All lines in the material below that hold "site" should be found and copied.

DATA: Begin

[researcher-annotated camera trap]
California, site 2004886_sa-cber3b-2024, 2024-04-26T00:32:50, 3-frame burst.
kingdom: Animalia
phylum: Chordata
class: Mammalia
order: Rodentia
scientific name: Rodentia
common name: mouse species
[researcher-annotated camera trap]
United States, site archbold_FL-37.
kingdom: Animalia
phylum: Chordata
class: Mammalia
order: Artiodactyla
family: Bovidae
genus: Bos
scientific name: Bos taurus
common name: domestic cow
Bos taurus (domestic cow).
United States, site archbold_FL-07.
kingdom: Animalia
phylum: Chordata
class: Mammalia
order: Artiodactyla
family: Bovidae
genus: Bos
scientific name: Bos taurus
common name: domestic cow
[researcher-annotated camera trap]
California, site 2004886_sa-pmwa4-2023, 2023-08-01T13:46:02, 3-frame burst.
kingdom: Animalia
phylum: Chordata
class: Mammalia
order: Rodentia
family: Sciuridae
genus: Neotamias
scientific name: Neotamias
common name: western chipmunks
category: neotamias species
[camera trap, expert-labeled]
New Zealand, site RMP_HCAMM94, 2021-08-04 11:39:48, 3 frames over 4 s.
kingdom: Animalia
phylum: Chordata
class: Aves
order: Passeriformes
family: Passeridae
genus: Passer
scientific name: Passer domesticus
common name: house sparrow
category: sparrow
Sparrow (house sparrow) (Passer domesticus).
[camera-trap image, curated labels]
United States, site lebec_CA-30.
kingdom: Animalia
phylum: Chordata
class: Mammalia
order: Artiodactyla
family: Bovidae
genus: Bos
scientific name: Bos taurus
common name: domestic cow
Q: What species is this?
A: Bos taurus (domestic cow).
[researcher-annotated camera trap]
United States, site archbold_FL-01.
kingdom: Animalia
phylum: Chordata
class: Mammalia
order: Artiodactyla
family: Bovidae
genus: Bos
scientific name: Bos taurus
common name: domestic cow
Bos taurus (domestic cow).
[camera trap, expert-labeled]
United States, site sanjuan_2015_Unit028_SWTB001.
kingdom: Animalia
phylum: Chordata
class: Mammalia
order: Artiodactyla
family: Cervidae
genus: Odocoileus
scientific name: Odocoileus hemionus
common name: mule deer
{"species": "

DATA: End

◆ OUTPUT OF THE TASK:
California, site 2004886_sa-cber3b-2024, 2024-04-26T00:32:50, 3-frame burst.
United States, site archbold_FL-37.
United States, site archbold_FL-07.
California, site 2004886_sa-pmwa4-2023, 2023-08-01T13:46:02, 3-frame burst.
New Zealand, site RMP_HCAMM94, 2021-08-04 11:39:48, 3 frames over 4 s.
United States, site lebec_CA-30.
United States, site archbold_FL-01.
United States, site sanjuan_2015_Unit028_SWTB001.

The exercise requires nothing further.